_REQUESTS_
1 > Condense the paragraph in the building search thread that begins "Go back and rebuild." into a short bulleted list that keeps its main points.
2 > Continue the thread on the dog's building searches, starting after its last line.

# Building Search



## Derek Copeland (Jan 5, 2011)

Looking for some suggestions,

I have a new dog that has recently been trained, his weak spot is building searches for human odor. Dog is somewhat handler dependent and doesn't like to go low on door seams, I have just recently started some work with him inside of buildings with agitation, run and hide, and reward with a bit in a quick manner, have also started to incorporate teaching the dog that he can control the decoy with vocalization to help with responses on doors.

Any other suggestions are welcome and appreciated


----------



## Faisal Khan (Apr 16, 2009)

I would sprinkle Copper dust on the seams.


----------



## Carol Boche (May 13, 2007)

Maybe not enough training on buildings was done initially so he just doesn't really know? 

What does he act like in the building? I know you said handler dependent, but that can mean different things. Is he relaxed and just looking to you for help? Or does he seem nervous and not sure of himself?


----------



## Derek Copeland (Jan 5, 2011)

No not nervous, he looks for re assurance from the handler doesn't like to range out, when he goes to a certain point he will turn around and look for the handle


----------



## Jeff Oehlsen (Apr 7, 2006)

So there is a chance that he has done a lot of his work by reading his handler, and is not able to do so in the building. Maybe you go back to the beginning and start over.


----------



## Chris McDonald (May 29, 2008)

This go back to the beginning seems to be the standard answerer I would expect many to give. At least I don’t think you can really go wrong with it. Unless you don’t know what the beginning is. In that case you should be asking how to start building searches. Im sure there are many threads on that on here already


----------



## Dave Colborn (Mar 25, 2009)

Derek.

Is his bitework strong? If he is at least decent, do bitework in the building. Normal stuff that he would see outside on the grass. Turn that into doing long bites in the building. Further and further away from the handler. Do this on line, as some of his bitework was probably on the back tie. Work the bite and not much control. Lift him off no outs. Sends through doorways and into low lit areas.

Don't do building searches for a few days until he is just comfortable biting away from the handler.

Let him win repeatedly.


Work on barking at doors and opening for a bite. let him see the decoy, close the door get one bark and let him go. Work on the alert separate from the searching. Get two barks, three, and so on. Do this repeatedly in one session. 

Good luck


----------



## Pete Stevens (Dec 16, 2010)

Go back and rebuild. Start off with a directed sniff at the door, one bark , door opens, he gets to bite. Wash, raise, repeat.....and more barks and get farther away from him. Might work, might not but such is dog training. For ranging out, again its rebuild. Let him kick the decoys ass close to you. Good decoy help is a major part of this so I hope your decoy is good. Let the dog take the decoy down when he is on the bite. Add more distance and time on the bite. Also, a short search close to you with a visual of a the decoy in the distance, short chase and bite might build up his confidence in ranging out. But be ready for the realization that he may not be cut out for that work.


----------



## Derek Copeland (Jan 5, 2011)

_ENTRIES_
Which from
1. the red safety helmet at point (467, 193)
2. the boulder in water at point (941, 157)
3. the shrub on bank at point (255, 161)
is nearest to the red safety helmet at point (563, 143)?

_ANSWERS TO THE TASKS_
1 >
- Rebuild the door work: directed sniff at the door, one bark, the door opens, and the dog gets a bite; repeat, adding barks and distance.
- Rebuild ranging out the same way: let the dog beat the decoy close to the handler.
- Good decoy help matters a great deal.
- Let the dog take the decoy down on the bite, then add distance and time on the bite.
- Try a short search near the handler with the decoy visible in the distance, followed by a short chase and bite, to build confidence in ranging out.
- Be prepared to find that the dog may not suit this work.

2 >
Dave, his bite is awesome, good full mouth bite and strong, very good overall just seems confused inside a building, what you said is similar to what I started doing, today was the first day of working on it, I just wanted to see if anyone had any other suggestions, I will stick with it for a few weeks and she how he does

Thanks for the input


----------



## Jim Nash (Mar 30, 2006)

All good advice so far . I'll just add that once off lead again the handler should pay attention to how they are working the dog . 

Are they calling the dog back to check on something alot ? Say those low door seems . Dogs get into a rythm and when I work them inititially say if they missed a door seam or room off a long hallway I wait til they turn back towards me on their own , then direct them to what I want checked . 

If the handler is excessively calling the dog back , especially a new dog back as it's ranging out away from him/her the dog starts getting it in his head that as he moves away he's going to be called back so he starts short ranging and turning back after a short distance anticipating the command to come back . 

Once the dog gets more solid I then can start calling him back as he moves away from me if it had missed an area I want checked but I still tend to wait till it starts turning towards me while still searching . For me it has to be urgent for me to call the dog back while still ranging out and away searching or a strong stubborn and/or experianced dog that is getting sloppy on his search pattern and can take the added OB . 

Good luck .


----------



## Barry Connell (Jul 25, 2010)

You kinda covered this but are we correct that there isn't confidence or drive issues, just a matter of not ranging out further ("hunting deep")

Are we also correct in assuming that the indication is good when he does find the bad guy?


----------



## Howard Knauf (May 10, 2008)

Jim has a good point regarding constantly calling the dog back. If that's being done then stop it for awhile.

One of my dogs was like this in the beginning. He was young and green so all it took was making baby steps to get him do do the work.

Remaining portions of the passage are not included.